Tout le long des séances de torture, il nous était demandé de dire la vérité sur notre participation à l’attaque du camp d’Akouédo. Lorsque nous leur disions que nous sommes étrangers à cette attaque, c’est comme si nous ravivions la haine en eux et du coup, ils durcissaient leurs méthodes.
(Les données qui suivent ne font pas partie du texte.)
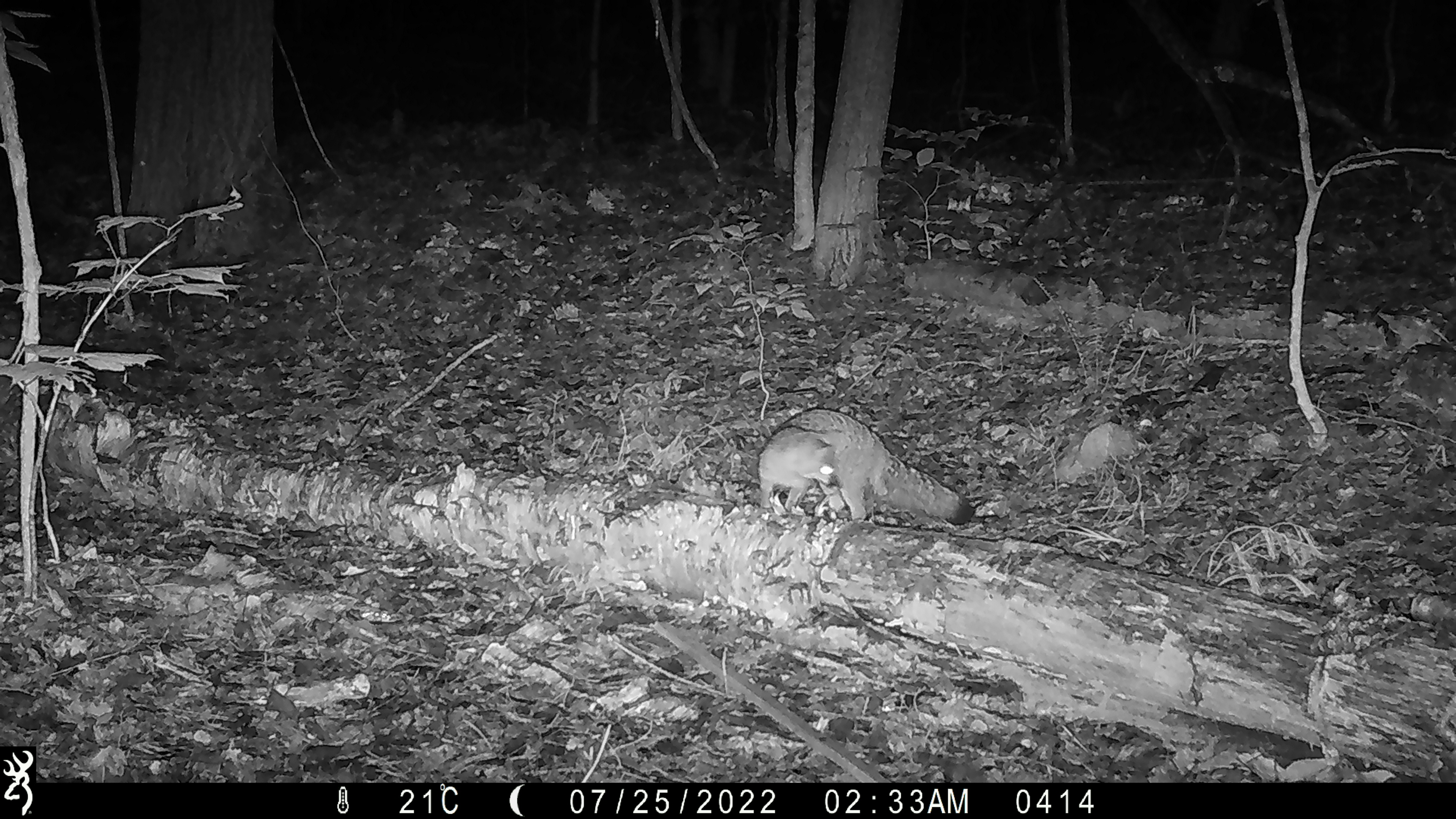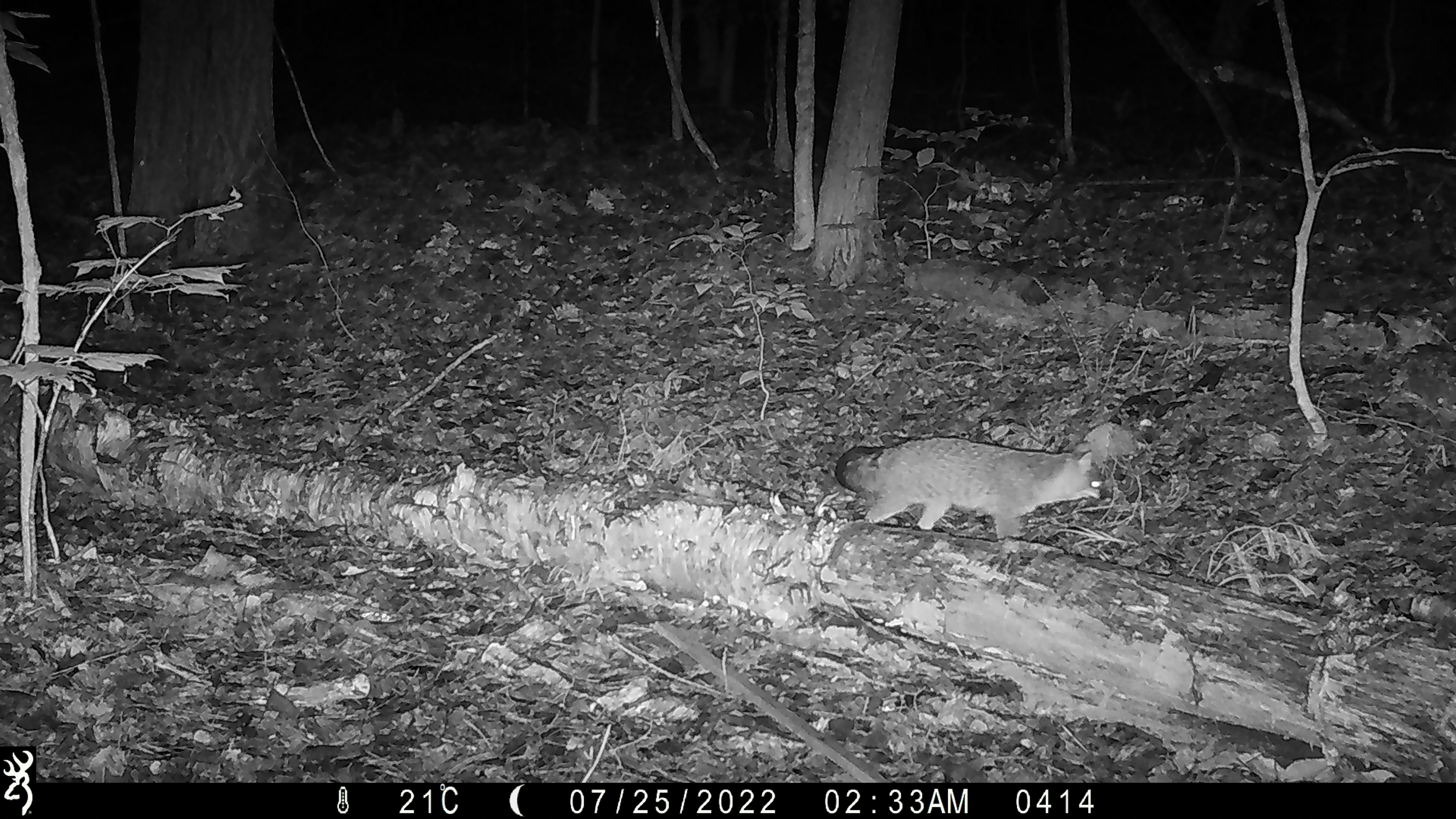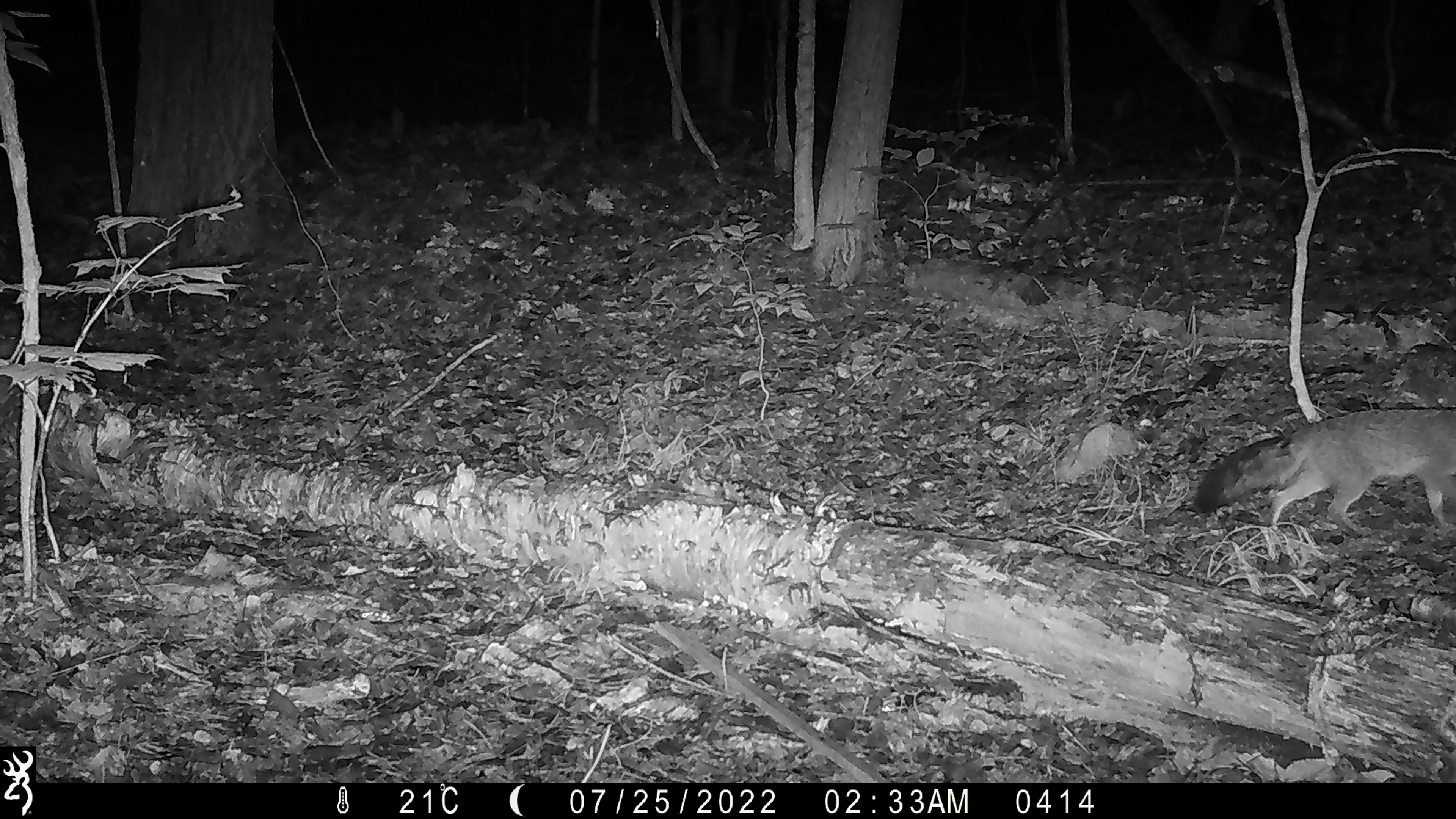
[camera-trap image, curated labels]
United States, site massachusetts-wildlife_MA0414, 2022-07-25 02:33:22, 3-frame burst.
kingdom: Animalia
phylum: Chordata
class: Mammalia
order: Carnivora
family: Canidae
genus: Urocyon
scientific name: Urocyon cinereoargenteus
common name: gray fox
Gray fox (Urocyon cinereoargenteus).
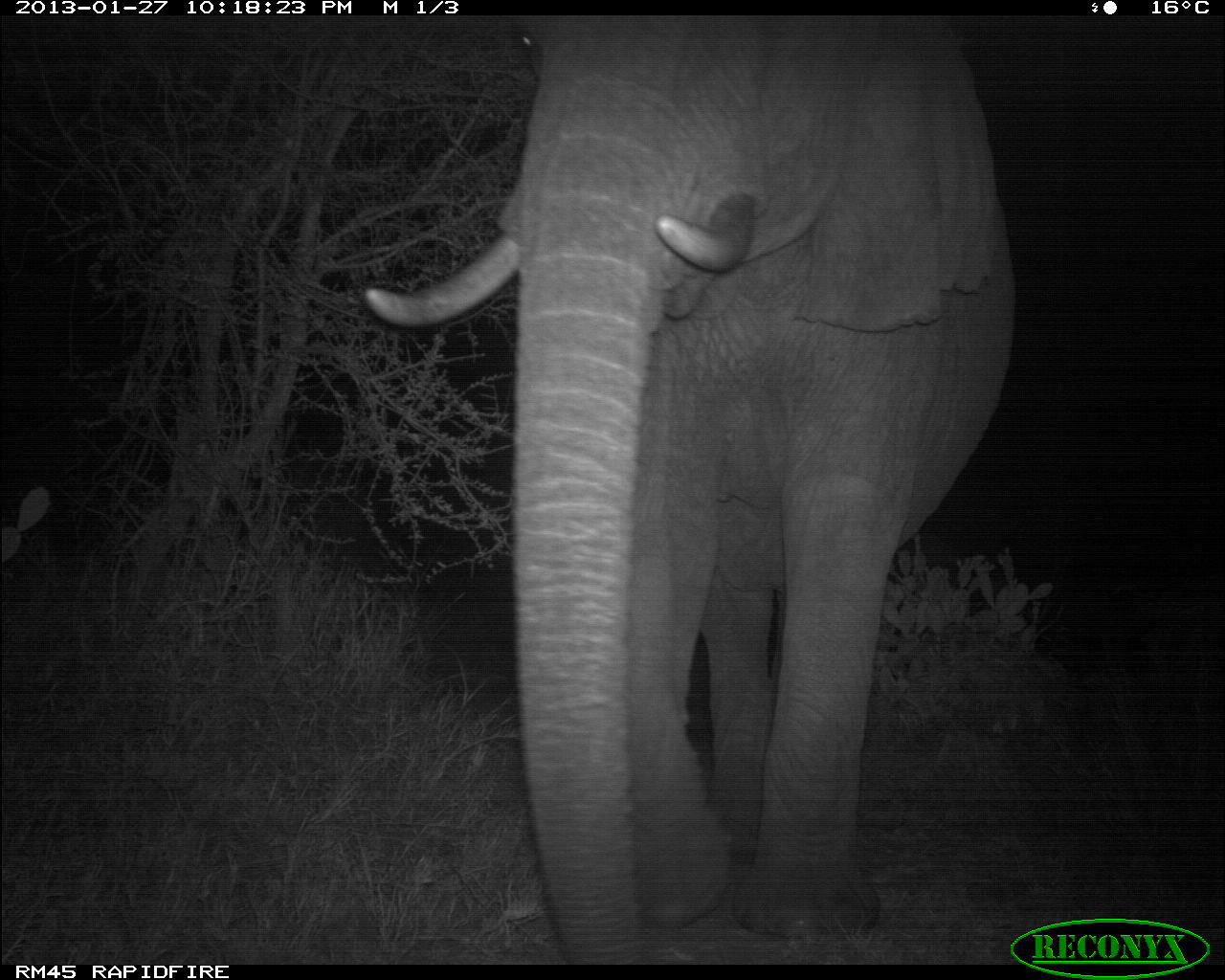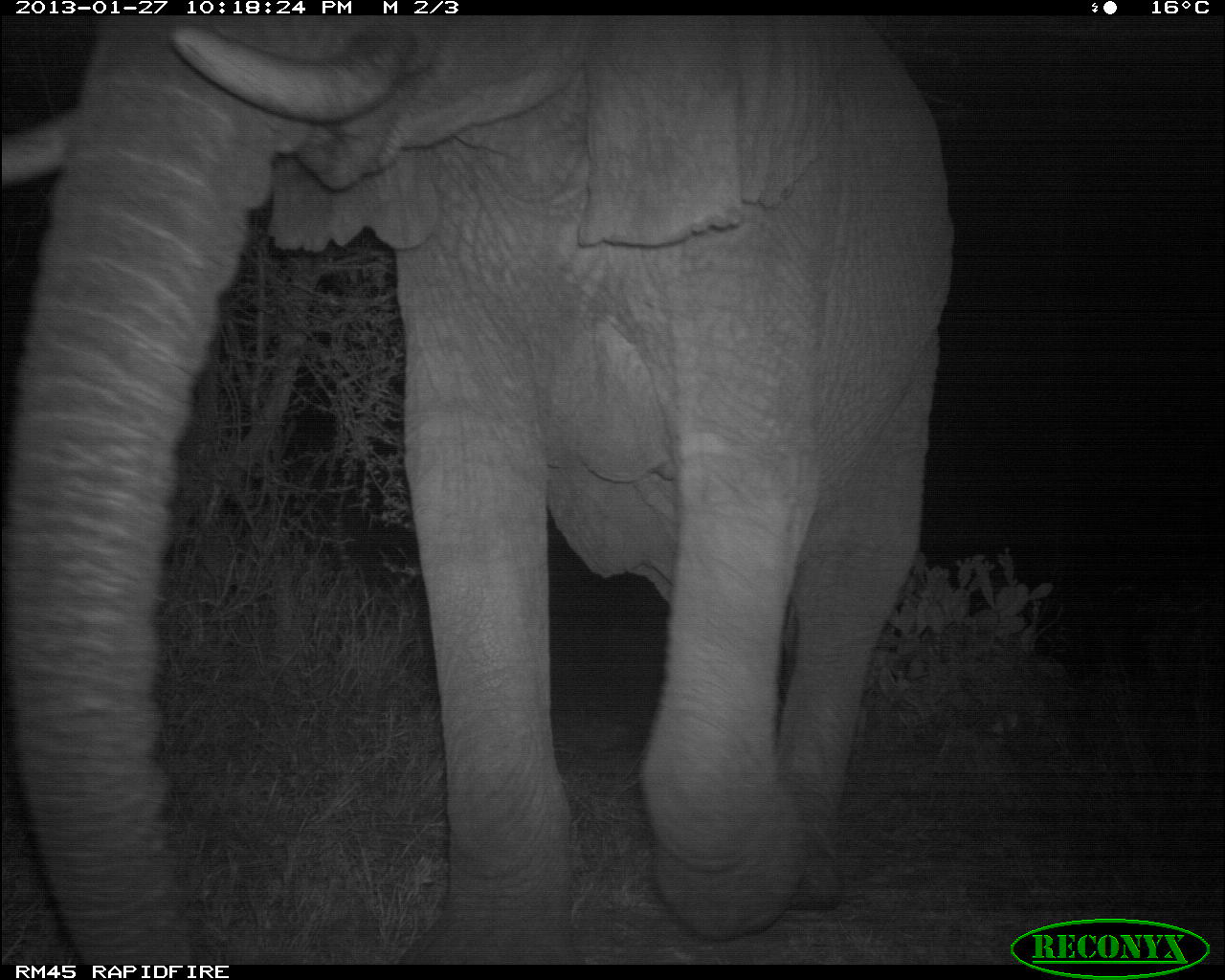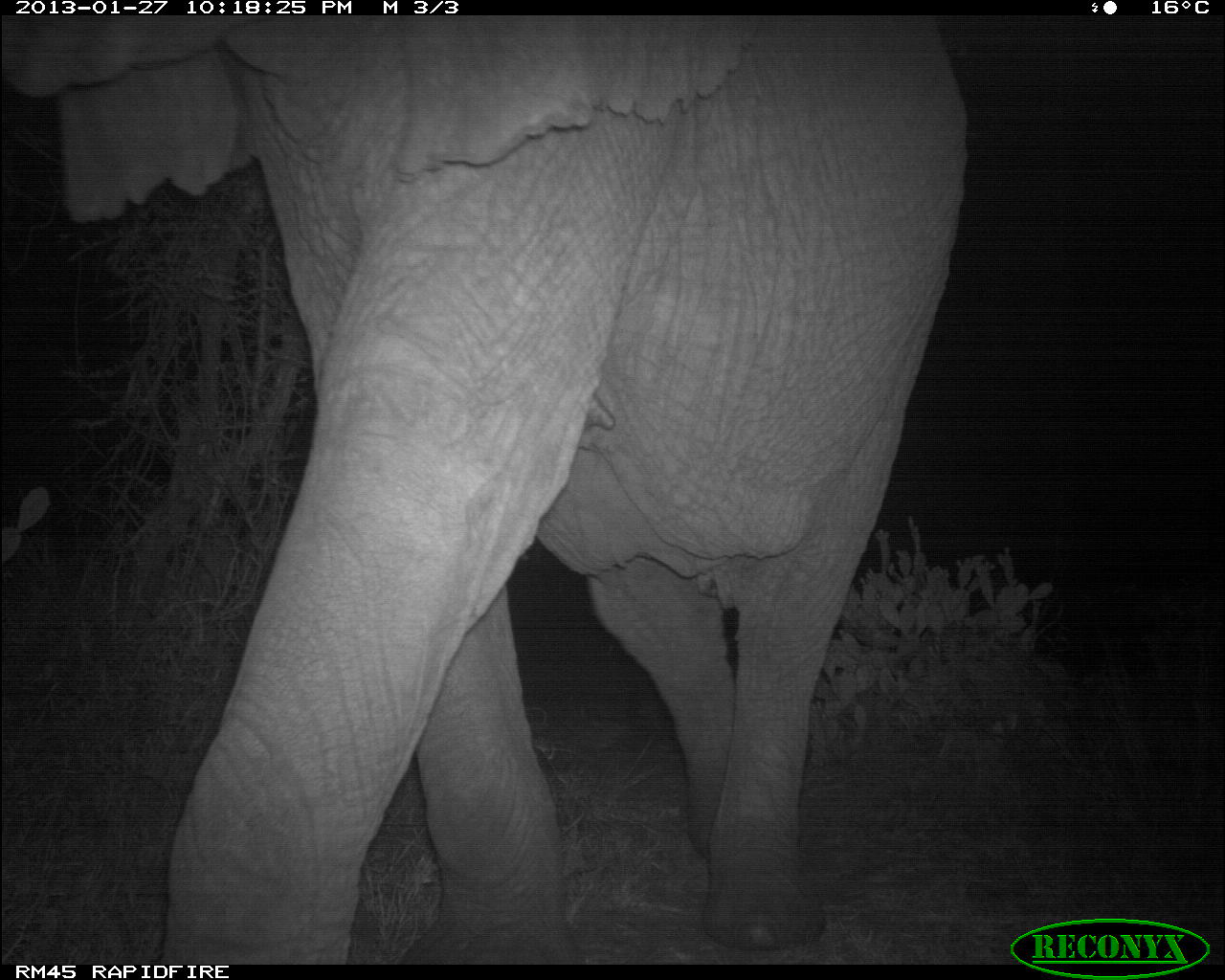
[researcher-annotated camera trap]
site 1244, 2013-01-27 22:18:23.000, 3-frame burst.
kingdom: Animalia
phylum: Chordata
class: Mammalia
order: Proboscidea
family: Elephantidae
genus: Loxodonta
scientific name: Loxodonta africana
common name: african bush elephant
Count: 1.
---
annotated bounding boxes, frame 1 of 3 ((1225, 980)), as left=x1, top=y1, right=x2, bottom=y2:
loxodonta africana: left=358, top=15, right=1024, bottom=959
Pour eux, il fallait que nous reconnaissions les faits d’implication dans l’attaque du camp pour que cessent les pires sévices que nous subissions.
Nioulé Liaysel Arsène, maçon, né le 22 décembre 1977, originaire de Toulepleu «Mon bras droit est mort, il ne fonctionne plus…»
J’ai été arrêté le 20 octobre 2012 à Cocody-Angré au même titre que Zéan Gnandé Apollinaire avec qui j’écume des chantiers de construction pour exercer mon métier de maçon. Les éléments de Chérif Ousmane m’ont fait coucher sur le ventre après avoir ligoté mes pieds et bandé mes yeux. J’ai également reçu des coups de crosse sur la tête parce que, selon eux, je suis le commanditaire de l’attaque d’Akouédo. C’est dans cette furia qu’ils exigent que je dévoile l’identité de toutes les personnes impliquées dans cette attaque. Pourtant, je n’en sais rien. Conduit à la base marine de Locodjro, j’ai été à nouveau ligoté (mes pieds et mes bras) sur deux poteaux de 22 heures jusqu’à 17h le lendemain, c’est-à-dire le dimanche. Ce n’est pas tout. Pendant ce temps, je suis régulièrement électrocuté pour m’amener à faire des aveux qu’ils veulent bien entendre. Au moment où je vous fais ce témoignage, mon bras droit est mort, il ne fonctionne plus. Nous avons été conduits à la Dst où nous avons été auditionnés quelques jours après, nos tortionnaires sont allés nous confier à Koné Zakaria au camp Génie. Avant de nous embarquer pour la Maca, nous avons à nouveau transité par la Dst.